Recorded data:
__________

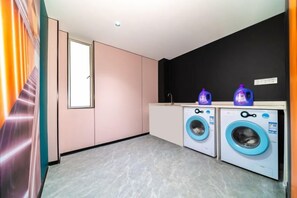 Een wasserette met twee wasmachines, een wasbak en een raam.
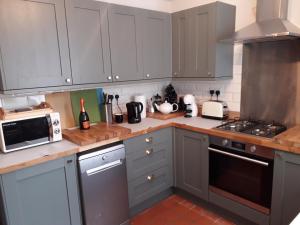 利物浦的住宿－Traditional House near Liverpool city centre，厨房配有灰色橱柜和炉灶烤箱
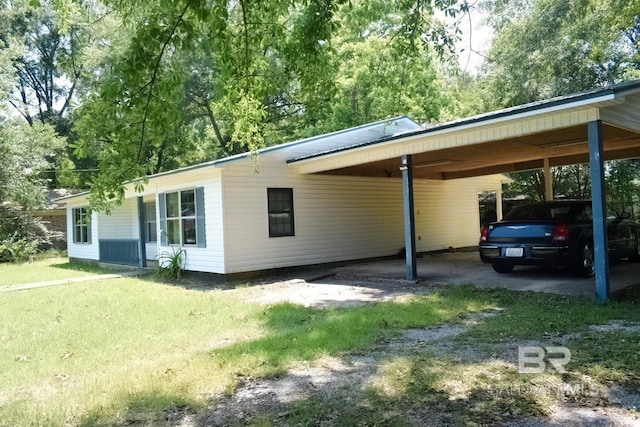 view of vehicle parking with a carport and a yard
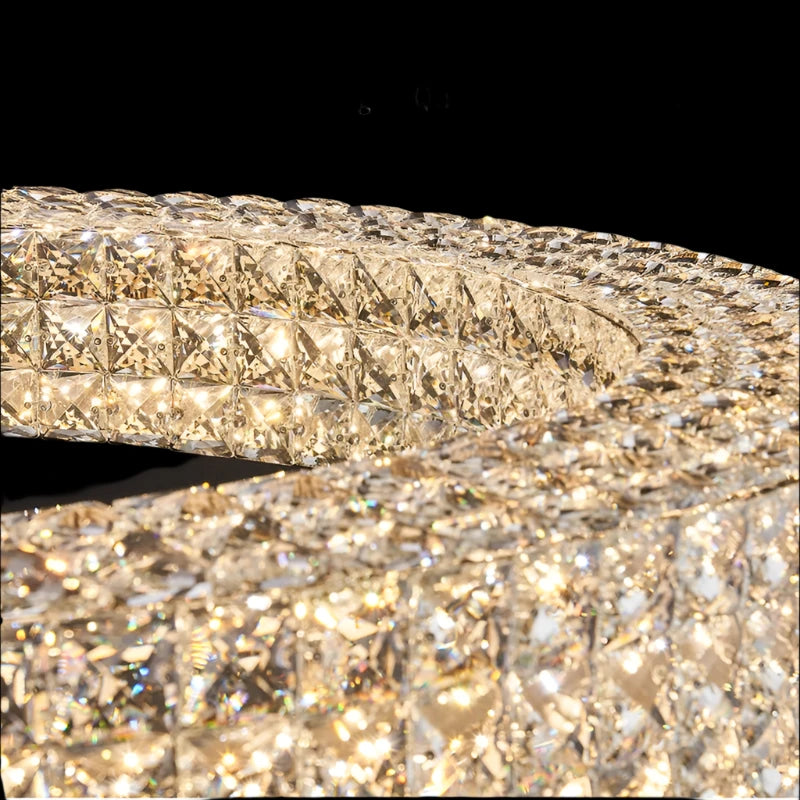 Close-up of the Bacci Crystal Ceiling Light Fixture by Morsale, featuring a circular design crafted from high-quality crystal, ideal for modern style interiors. The intricately arranged crystals reflect light beautifully, creating a dazzling effect. Illuminated by LED bulbs, "High Quality Crystal" shimmers at the top of the image.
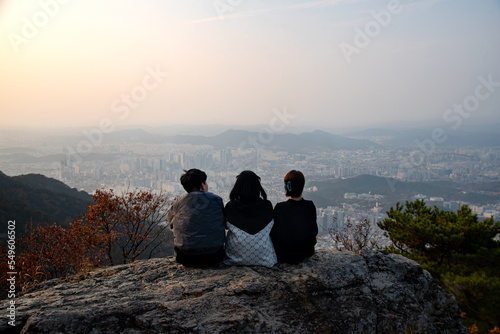 Three friends sitting on a rock at the top of the mountain
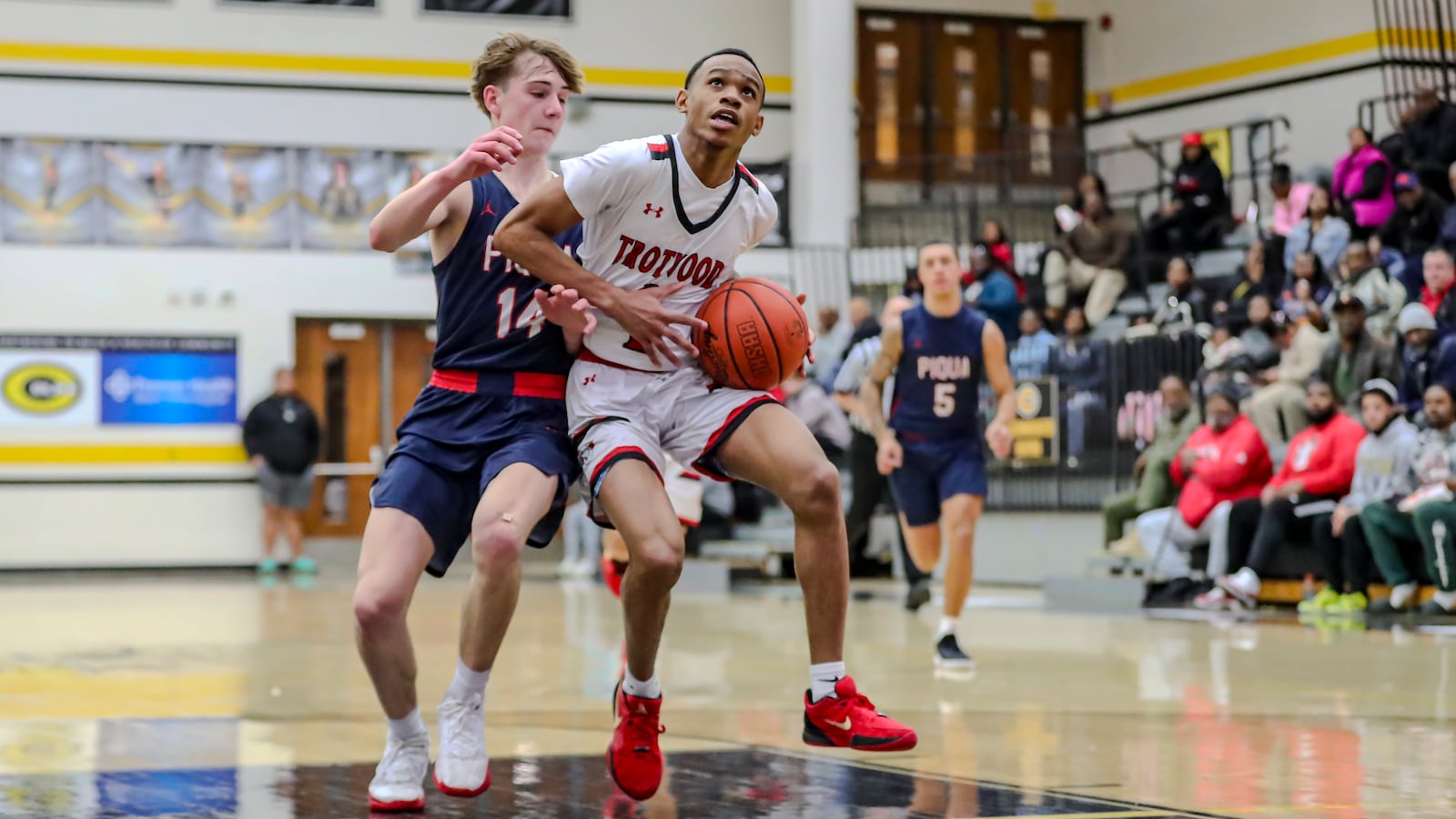 The Trotwood Madison High School boys basketball team beat Piqua 79-22 in a Division I district semifinal game on Tuesday, Feb. 26, at Centerville High School. MICHAEL COOPER/STAFF PHOTO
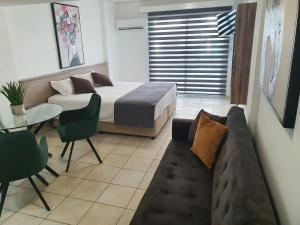 拉纳卡Larnaca Bay Suites的一间卧室配有一张床、一张沙发和一张桌子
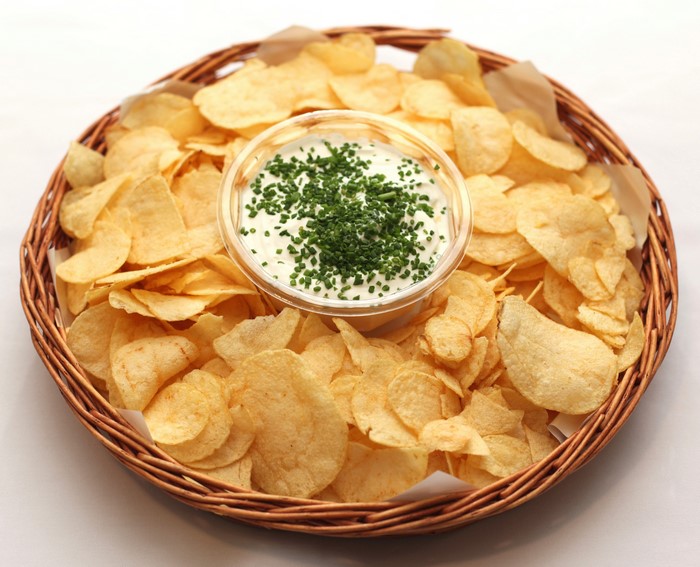 Basket of potato chips with dip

__________

Each record must be returned exactly as it stands, and the images omitted.

Task answer:
 Een wasserette met twee wasmachines, een wasbak en een raam.
 利物浦的住宿－Traditional House near Liverpool city centre，厨房配有灰色橱柜和炉灶烤箱
 view of vehicle parking with a carport and a yard
 Close-up of the Bacci Crystal Ceiling Light Fixture by Morsale, featuring a circular design crafted from high-quality crystal, ideal for modern style interiors. The intricately arranged crystals reflect light beautifully, creating a dazzling effect. Illuminated by LED bulbs, "High Quality Crystal" shimmers at the top of the image.
 Three friends sitting on a rock at the top of the mountain
 The Trotwood Madison High School boys basketball team beat Piqua 79-22 in a Division I district semifinal game on Tuesday, Feb. 26, at Centerville High School. MICHAEL COOPER/STAFF PHOTO
 拉纳卡Larnaca Bay Suites的一间卧室配有一张床、一张沙发和一张桌子
 Basket of potato chips with dip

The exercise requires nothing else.